• [What is needed]:
Using the George Glenny passage, answer these:
(a) What kind of newspaper column did Glenny start?
(b) What yearly salary did he get as editor after selling the Gardeners Gazette?
(c) How much did the Royal Union Assurance Company owe when it went bust?

• [Selected passage]:
[start]

Last week’s post left George Glenny bankrupt in 1839. But, horrible though this must have been, in some ways this was the making of him. He had to sell the Gardener’s Gazette and his exhibition hall and turn back to the one thing he knew best – writing.
He found new routes into journalism, although there were plenty of rivals, and started the country’s first weekly gardening column. Combining his skill with words with his passion for flowers he also began writing gardening books which were aimed at a new market, and spreading the popularity to gardening to the working class. But as you’d expect after last week’s barbs once a hornet always a hornet.
A word of warning: virtually none of Glenny’s work is illustrated, so there aren’t as many interesting /relevant pictures as usual.
Having sold the Gardeners Gazette for £3,700 George persuaded the new owners to keep him on as editor with a salary of £500 a year. His change in status didn’t alter his acidic approach or his fierce sense of personal infallibility so when the new proprietors began interfering and trying to tone down the content he simply quit. He was replaced by none other than John Claudius Loudon who added editorship of the Gazette to his vast portfolio of other work for just £300 a year.
Glenny was really down now. Not only had he lost the newspaper but the Royal Union Assurance Company went bust too, under very suspicious circumstances, owing £80,000. His assets were threatened with seizure by the bankruptcy court.

[end]

• [Data]:
[start]

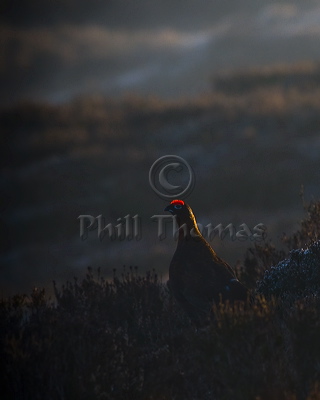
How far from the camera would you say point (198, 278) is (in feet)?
26.0

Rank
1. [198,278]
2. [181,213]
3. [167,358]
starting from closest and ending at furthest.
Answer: [167,358], [198,278], [181,213]

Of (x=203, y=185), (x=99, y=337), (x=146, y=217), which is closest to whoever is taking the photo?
(x=99, y=337)

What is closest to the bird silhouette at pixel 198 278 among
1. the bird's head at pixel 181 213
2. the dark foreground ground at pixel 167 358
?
the bird's head at pixel 181 213

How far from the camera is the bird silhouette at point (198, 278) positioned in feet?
25.8

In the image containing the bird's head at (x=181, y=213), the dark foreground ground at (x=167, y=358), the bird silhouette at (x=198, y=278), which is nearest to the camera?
the dark foreground ground at (x=167, y=358)

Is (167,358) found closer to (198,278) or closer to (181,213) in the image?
(198,278)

[end]

• [Complete response]:
(a) The country's first weekly gardening column.
(b) £500 a year.
(c) £80,000.